“One day last week James B. Robinson who occupies the late James J. Gross farm in the southwestern part of the town, went to Fox Ridge, where he bought a pair of steers, driving them to Auburn, a distance of fourteen miles in one day, and the next day driving them home, where he is now using them in plowing and doing other farm work. His journey through Auburn attracted much attention, a yoke of cattle being a rare sight these days in city streets, or farm roads, either. Mr. Robinson is nearly 84 years old, but is a vigorous and active man.”
Auburnians F. D. Burleigh and his wife Clara L. Stockwell wrote a letter home to her father recounting their ordeal in San Francisco having survived the great earthquake.
“We escaped San Francisco yesterday with what little baggage we could carry by hand. Last night we were taken in temporarily by acquaintances here and are trying to find a way to reach Los Angeles. Dean and Mr. Pyre represent a company with $35, 000, 000 in capital but cannot get in communication with them and we are almost penniless. Oakland banks are all closed, fearing a run, and no one here seems to be able to give us any help financially. If we can reach Los Angeles, money and telegraphic communications will be easier to obtain we hope. And, too, smallpox has broken out in San Francisco, it will soon be quarantined and in that case this place will be infected, too. The fire is out and our flat was saved.”
Mrs. Burleigh tells that the fire did not damage their household goods but she lost a valuable watch at a jeweler’s. Continuing she says: “The weather has turned cold and the suffering and sickness will no doubt be doubled. We have cause to be grateful that our lives were spared and our household goods saved. But no one who was not there can ever get even the faintest idea of the horror of the hours since 5:15 last Wednesday morning. I have to stop and study before I can name a day that anything happened, for every hour seemed a day and ever day was nameless.”
Her letter told of fear and death and desolation during those first dreadful hours. “The house rocked back and forth and rose and sank all at once, together with an awful roaring and rambling and the noise of falling bricks and breaking crockery. I got to the door just as soon as the floor was quiet enough to let me walk and by even that time the first column of smoke was rising in the south. Little did we think that it was signal of a horror worse than the earthquake.”

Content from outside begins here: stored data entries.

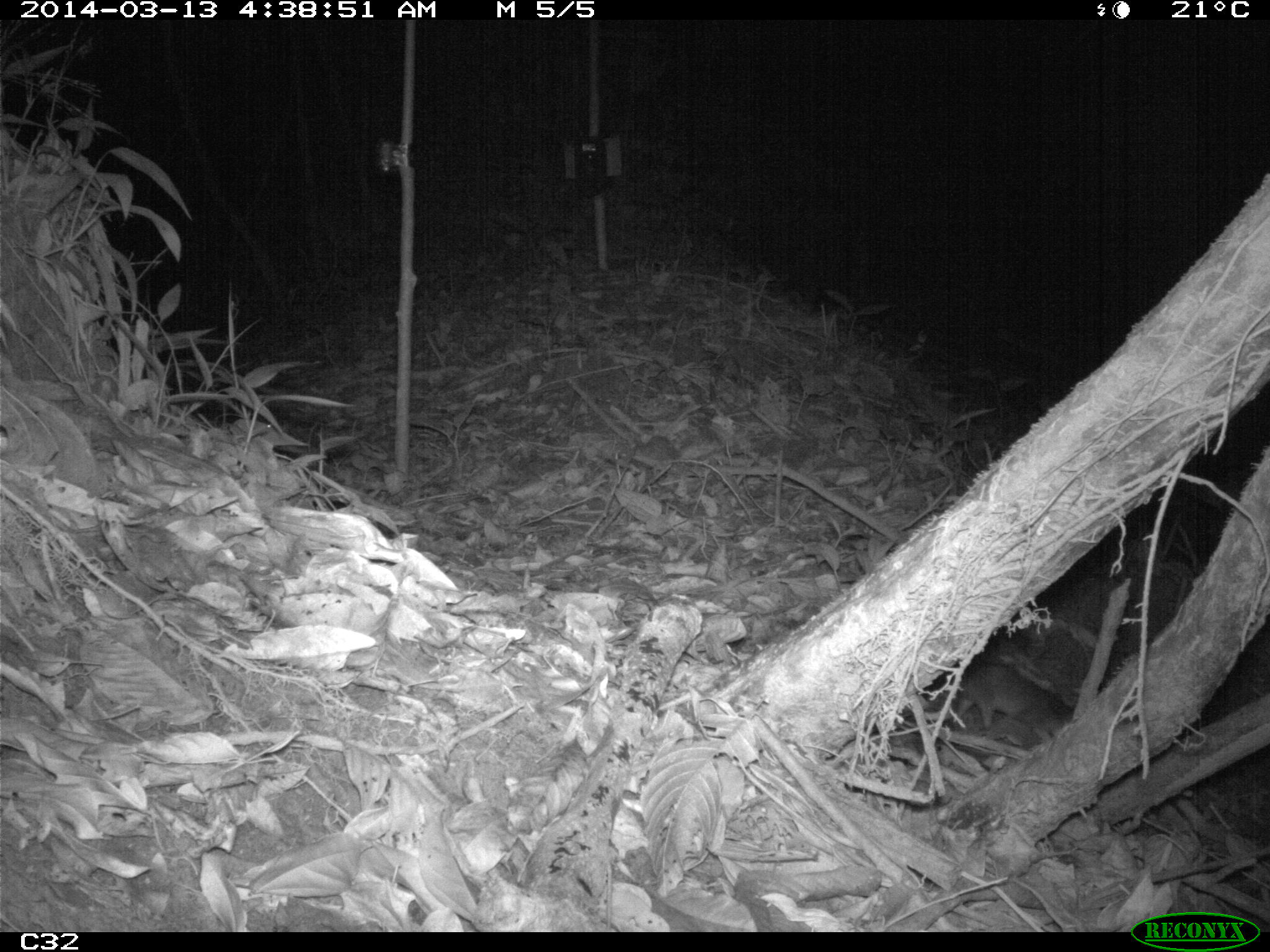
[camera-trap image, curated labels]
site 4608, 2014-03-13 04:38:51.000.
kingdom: Animalia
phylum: Chordata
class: Mammalia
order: Didelphimorphia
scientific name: Didelphimorphia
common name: opossum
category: unknown opossum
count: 1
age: adult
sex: female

“Thousands camped as thick as grass blades with no shelter except some kind devised from their small store of baggage; women fainting in the road and carried by the loads to the United States hospital.”
Amidst the charming tale of cattle being driven down Genesee Street and the harrowing recount of Mrs. Burleigh’s earthquake experience in the May 15th Auburn Semi-Weekly Journal, sits the brief death notice of my 87 year old, great great grandfather, Daniel J. Jennings.
“JENNINGS – At the residence of his daughter Mrs. John J. Trowbridge, East Orange, N.J., Thursday, May 10, 1906. Daniel Jennings (formerly of Auburn) in the 87th year of his age. Remains will arrive in Auburn via N.Y.C & H. R. R. Sunday morning, May 14 at 6:46 o’clock. Funeral services at the residence of his son, W. H. Jennings, No 9 Easterly avenue, in the afternoon at 3:00 o’clock. Burial at North Street Cemetery.”
A Note to My Readers: Life is a constantly moving stream of events. Large and small. Comical and quaint. Devastating and Tragic. Reading old newspapers -front to back- illustrates that fact like no other experience. In Daniel’s hometown of Auburn, the excitement of old Jim Robinson’s cattle drive through town…kicking up dust and causing a ruckus…made as newsworthy an event as did the complete destruction of one of the nation’s largest cities. Within all of that drama an old man’s body made its way home to be lifted from the train and carried by horse and wagon to North Street Cemetery where the Jennings laid him to rest with only a hymn disturbing the air to mark the occasion.